Task brief: How many lines in the rows below contain the string "instances"? Matching is case-sensitive, so reply with the number alone.
** Begin Provided data **
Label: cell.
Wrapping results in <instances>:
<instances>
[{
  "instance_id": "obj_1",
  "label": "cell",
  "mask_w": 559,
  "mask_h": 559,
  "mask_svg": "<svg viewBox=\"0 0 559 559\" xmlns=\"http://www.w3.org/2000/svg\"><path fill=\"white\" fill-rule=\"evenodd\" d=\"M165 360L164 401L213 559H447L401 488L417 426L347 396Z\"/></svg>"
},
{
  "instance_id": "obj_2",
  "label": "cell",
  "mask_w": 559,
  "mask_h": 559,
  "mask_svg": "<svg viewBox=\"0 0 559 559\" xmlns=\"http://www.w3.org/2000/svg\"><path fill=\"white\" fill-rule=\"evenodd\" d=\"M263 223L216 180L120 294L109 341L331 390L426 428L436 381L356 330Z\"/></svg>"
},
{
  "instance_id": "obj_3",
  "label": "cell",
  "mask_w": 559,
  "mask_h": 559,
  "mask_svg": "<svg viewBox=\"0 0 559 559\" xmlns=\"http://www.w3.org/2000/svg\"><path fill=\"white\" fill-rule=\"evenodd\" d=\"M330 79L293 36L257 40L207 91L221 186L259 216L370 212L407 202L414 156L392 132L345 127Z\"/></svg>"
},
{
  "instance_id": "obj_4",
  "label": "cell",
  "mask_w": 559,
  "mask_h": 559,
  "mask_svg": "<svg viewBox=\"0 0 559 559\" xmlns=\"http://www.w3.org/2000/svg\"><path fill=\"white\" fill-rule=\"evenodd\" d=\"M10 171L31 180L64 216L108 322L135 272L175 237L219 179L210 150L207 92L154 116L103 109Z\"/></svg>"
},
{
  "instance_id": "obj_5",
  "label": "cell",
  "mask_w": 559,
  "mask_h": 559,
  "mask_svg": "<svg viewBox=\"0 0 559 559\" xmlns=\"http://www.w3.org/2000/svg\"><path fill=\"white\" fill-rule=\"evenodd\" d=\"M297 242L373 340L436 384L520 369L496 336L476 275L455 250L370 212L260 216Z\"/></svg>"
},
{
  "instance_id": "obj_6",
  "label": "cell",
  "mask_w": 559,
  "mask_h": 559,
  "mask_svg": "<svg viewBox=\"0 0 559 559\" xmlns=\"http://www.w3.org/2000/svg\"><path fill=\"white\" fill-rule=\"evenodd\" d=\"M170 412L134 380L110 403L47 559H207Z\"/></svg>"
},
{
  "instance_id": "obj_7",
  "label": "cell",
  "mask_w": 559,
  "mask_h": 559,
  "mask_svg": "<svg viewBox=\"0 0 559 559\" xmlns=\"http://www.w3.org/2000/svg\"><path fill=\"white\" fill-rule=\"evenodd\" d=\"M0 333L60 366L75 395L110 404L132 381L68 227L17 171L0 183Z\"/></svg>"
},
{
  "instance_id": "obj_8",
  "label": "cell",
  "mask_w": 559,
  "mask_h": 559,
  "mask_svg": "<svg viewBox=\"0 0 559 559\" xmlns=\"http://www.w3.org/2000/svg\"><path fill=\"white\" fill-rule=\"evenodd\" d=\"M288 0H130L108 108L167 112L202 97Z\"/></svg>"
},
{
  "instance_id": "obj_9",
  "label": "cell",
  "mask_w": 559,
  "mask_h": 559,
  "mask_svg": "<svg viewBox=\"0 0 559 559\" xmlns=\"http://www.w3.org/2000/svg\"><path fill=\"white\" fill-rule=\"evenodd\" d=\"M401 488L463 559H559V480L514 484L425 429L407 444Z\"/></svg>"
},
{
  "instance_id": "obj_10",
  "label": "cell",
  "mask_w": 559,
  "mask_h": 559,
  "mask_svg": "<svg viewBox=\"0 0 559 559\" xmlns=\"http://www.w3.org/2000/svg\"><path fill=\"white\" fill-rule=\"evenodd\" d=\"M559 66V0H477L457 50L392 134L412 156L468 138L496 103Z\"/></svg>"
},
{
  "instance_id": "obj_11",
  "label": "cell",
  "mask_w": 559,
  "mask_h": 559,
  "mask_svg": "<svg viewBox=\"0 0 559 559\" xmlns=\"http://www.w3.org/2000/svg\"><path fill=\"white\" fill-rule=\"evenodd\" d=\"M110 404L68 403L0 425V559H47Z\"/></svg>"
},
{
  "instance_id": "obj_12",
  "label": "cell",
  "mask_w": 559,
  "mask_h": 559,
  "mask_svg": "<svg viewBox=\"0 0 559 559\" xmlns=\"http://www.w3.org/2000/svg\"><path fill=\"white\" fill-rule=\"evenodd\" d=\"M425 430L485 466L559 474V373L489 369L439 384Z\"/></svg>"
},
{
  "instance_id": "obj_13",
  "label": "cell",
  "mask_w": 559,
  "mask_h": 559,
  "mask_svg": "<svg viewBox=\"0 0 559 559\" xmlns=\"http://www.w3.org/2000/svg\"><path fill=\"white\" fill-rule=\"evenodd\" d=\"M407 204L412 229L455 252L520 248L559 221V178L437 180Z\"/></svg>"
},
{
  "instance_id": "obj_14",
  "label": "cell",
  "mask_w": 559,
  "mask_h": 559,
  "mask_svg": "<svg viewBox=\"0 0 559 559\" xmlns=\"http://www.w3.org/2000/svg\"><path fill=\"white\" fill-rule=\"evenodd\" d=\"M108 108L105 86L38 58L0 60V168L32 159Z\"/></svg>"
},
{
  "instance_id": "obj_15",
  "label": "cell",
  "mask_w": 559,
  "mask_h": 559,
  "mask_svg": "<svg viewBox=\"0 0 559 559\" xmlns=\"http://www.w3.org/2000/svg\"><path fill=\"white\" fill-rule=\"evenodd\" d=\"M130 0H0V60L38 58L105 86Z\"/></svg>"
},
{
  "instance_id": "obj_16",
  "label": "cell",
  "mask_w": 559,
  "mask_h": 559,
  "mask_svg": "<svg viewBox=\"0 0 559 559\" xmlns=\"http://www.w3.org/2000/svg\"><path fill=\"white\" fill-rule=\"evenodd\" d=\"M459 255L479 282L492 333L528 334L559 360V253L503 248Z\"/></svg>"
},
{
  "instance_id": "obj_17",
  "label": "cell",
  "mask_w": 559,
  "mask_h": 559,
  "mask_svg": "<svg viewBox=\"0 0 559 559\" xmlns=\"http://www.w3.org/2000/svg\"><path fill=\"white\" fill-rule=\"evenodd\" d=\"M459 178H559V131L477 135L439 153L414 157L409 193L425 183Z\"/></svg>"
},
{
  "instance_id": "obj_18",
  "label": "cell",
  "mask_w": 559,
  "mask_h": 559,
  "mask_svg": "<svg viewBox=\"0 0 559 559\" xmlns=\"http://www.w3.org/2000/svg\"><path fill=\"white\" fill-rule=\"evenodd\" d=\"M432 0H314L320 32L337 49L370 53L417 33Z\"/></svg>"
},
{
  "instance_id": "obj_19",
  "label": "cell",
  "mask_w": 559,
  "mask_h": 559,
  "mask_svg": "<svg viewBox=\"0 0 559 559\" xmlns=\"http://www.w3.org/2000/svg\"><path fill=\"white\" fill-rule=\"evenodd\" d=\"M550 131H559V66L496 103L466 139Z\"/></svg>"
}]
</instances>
** End Provided data **
Expected answer: 3